*Directions for this task*
Your output should consist solely of the lines from the one with "this 800×591 image." through the end of the records, reproduced exactly, both ends included.

-=-=-

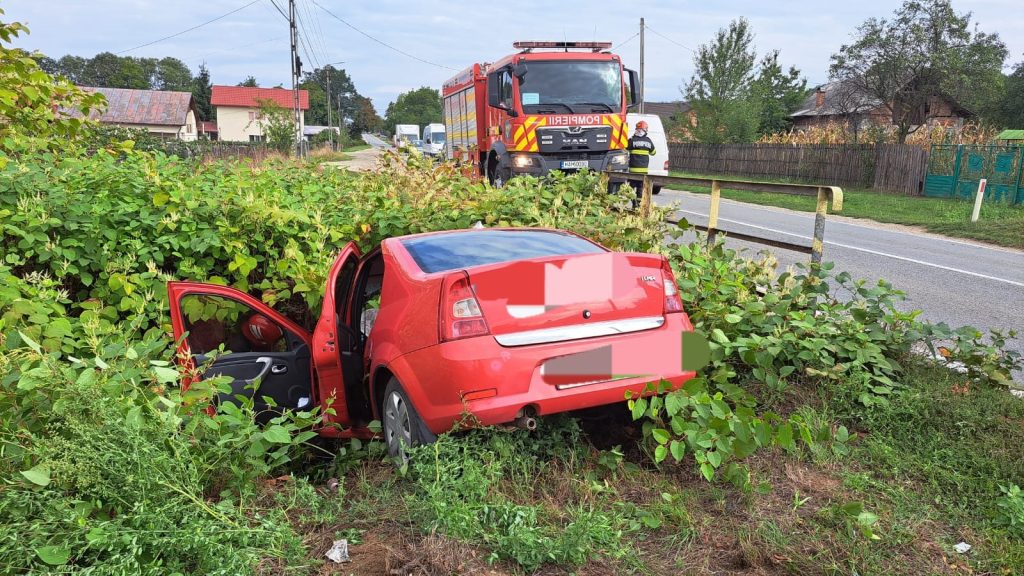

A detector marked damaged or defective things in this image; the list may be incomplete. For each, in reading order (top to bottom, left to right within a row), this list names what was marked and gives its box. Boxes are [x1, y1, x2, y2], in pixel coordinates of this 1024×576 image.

red crashed car [168, 227, 696, 456]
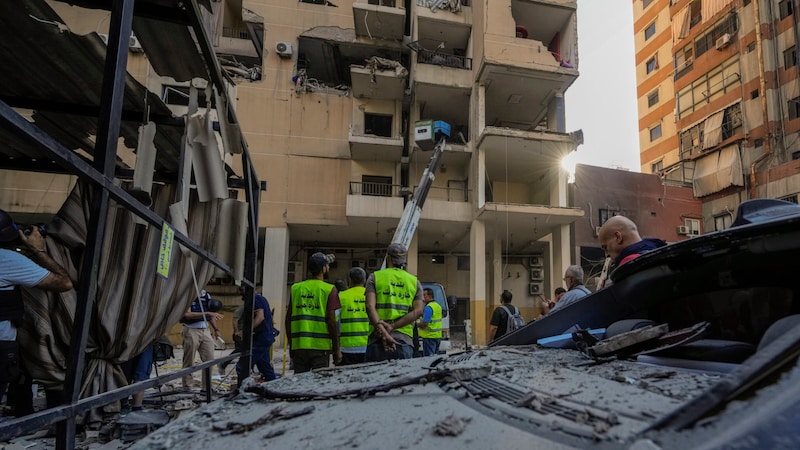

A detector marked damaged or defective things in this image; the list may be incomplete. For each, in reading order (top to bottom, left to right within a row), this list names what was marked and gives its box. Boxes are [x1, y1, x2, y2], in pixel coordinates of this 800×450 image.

damaged apartment building [255, 0, 580, 344]
damaged apartment building [636, 0, 800, 236]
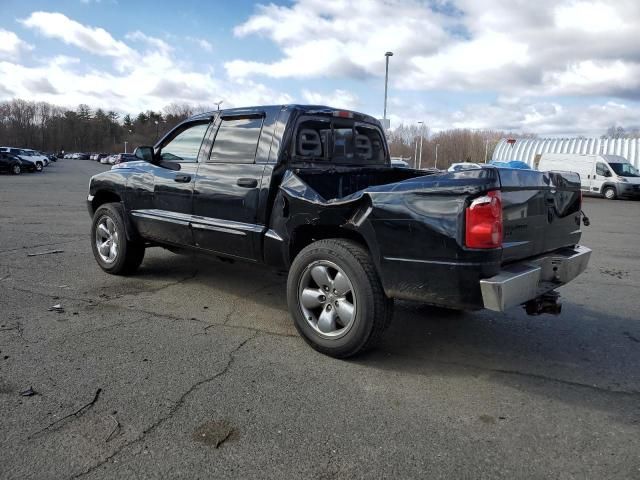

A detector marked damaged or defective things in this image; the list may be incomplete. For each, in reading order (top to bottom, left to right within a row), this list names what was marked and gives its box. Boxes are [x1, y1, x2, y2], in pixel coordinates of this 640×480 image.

cracked asphalt [1, 159, 640, 478]
damaged truck bed [87, 106, 592, 360]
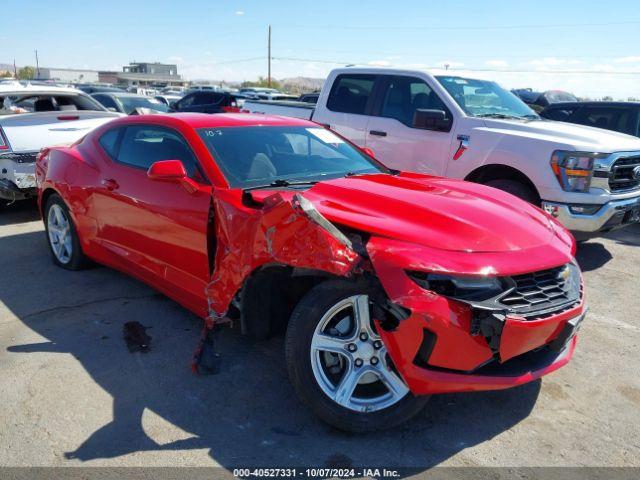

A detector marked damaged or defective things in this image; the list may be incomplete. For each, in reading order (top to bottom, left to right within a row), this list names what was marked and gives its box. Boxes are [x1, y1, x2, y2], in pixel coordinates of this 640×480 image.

crushed hood [480, 117, 640, 152]
exposed headlight [552, 152, 604, 193]
broken plastic trim [292, 192, 352, 249]
crushed hood [302, 173, 556, 255]
damaged red sports car [33, 112, 584, 432]
exposed headlight [408, 272, 502, 302]
damaged front bumper [364, 234, 584, 396]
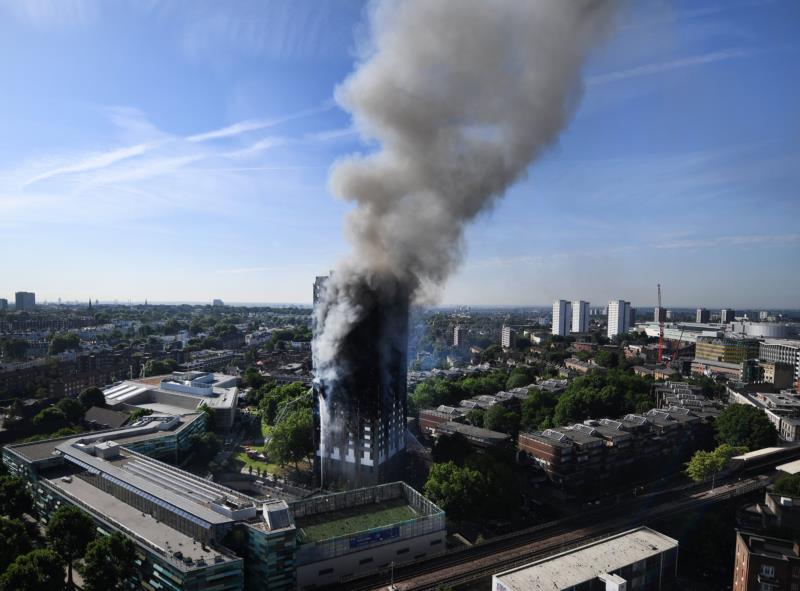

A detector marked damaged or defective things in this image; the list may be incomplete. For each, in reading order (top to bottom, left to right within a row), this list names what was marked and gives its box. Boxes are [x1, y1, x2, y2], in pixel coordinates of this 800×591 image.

charred facade [312, 278, 410, 490]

-=-=-

*Response to the exercise*
A detector marked damaged or defective things in this image; the list may be incomplete. For each, in reading order (top to bottom, left to right within a row), this list names what was marked and gives its box. Boxes are [x1, y1, x2, y2], in pixel coordinates of this 800×591 image.

charred facade [312, 278, 410, 490]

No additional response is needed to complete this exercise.